There was a little bit of Bobby Clarke in Evason. Both were undersized underdogs who brought a lot of skill and heart to the game. Evason never embraced the physical game like Clarke did, but he wouldn't back down from intimidators either. He fared well in brief skirmishes with Dale Hunter and Doug Risebrough early in his NHL career.
Evason moved to British Columbia to play junior hockey, first with the Cowichan Valley Capitals of the BCHL before graduating to the WHL. There, after a short stint south of the border with the Spokane Chiefs, Evason put together three strong seasons to become one of the best players in Kamloops hockey history. In fact, in 1982-83 he set Kamloops team records (since bettered) for for points (164), goals (71) and assists (93).
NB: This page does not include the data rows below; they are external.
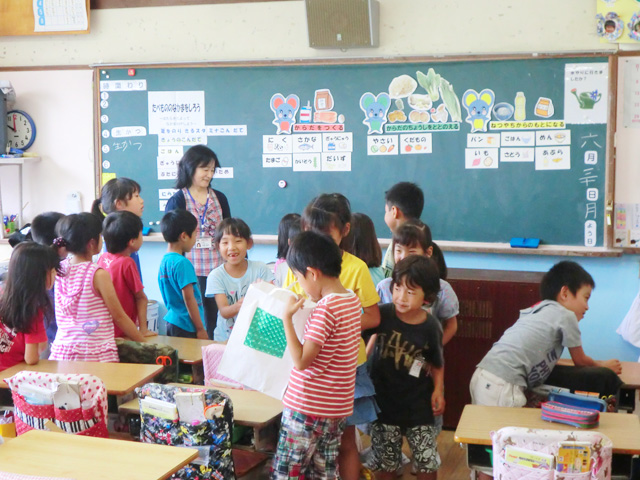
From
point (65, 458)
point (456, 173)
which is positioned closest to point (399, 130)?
point (456, 173)

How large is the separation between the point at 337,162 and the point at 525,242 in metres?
1.35

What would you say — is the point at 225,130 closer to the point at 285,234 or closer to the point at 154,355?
the point at 285,234

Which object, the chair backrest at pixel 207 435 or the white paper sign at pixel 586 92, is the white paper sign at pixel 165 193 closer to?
the white paper sign at pixel 586 92

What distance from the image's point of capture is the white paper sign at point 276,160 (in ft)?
17.2

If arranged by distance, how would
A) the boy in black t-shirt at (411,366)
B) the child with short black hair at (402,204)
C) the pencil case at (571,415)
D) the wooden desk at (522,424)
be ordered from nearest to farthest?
the wooden desk at (522,424) → the pencil case at (571,415) → the boy in black t-shirt at (411,366) → the child with short black hair at (402,204)

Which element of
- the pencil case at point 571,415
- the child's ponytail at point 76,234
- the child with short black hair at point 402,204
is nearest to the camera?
the pencil case at point 571,415

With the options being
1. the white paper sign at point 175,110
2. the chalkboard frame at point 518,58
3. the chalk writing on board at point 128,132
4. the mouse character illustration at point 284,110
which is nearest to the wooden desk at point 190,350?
the chalkboard frame at point 518,58

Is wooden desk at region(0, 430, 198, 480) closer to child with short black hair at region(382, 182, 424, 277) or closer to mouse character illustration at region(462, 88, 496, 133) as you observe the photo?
child with short black hair at region(382, 182, 424, 277)

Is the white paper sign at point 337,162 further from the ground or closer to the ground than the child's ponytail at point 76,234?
further from the ground

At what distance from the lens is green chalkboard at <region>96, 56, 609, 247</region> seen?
4.68 metres

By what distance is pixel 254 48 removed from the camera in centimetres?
523

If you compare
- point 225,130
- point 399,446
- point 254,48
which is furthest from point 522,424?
point 254,48

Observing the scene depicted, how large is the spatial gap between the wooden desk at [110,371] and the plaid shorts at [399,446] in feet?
3.01

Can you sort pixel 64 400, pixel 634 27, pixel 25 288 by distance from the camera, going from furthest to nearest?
pixel 634 27, pixel 25 288, pixel 64 400
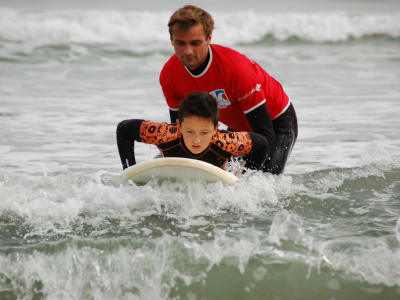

The Washington Capitals took notice and drafted Evans 89th overall in the 1982 NHL Entry Draft. After a season in the minor leagues and just 17 games in the NHL, Washington traded Evason and Peter Sidorkiewicz to Hartford in exchange for David A. Jensen on March 12, 1985. It turned out to be a very good trade for the Whalers as Evason would go on to enjoy six seasons in green and white.
Evason was a good skater with excellent vision and good hands. But because he all too often played behind Ron Francis and Ray Ferraro, Evason was never truly utilized as an offensive player in the NHL. He would often play on the third line where he took key faceoffs and killed penalties. He was a very serviceable player in this regard - a coach's delight.
The expansion San Jose Sharks picked him up in 1991. The trade baffled Evason at the time.
"My wife and I got a chuckle," Evason said. "We read an article where EJ [general manager Ed Johnston] said he was looking for a two-way centerman who kills penalties. I thought that's what I was."
Over the next few years he bounced to Calgary, Dallas and a few stops overseas before hanging up the blades in 1999. He finished his NHL career in 1996 with 803 games played, 139 goals 233 assists and 372 points.
Dean Evason has since become a successful coach, including several seasons as an assistant coach back in Washington where his NHL career all began.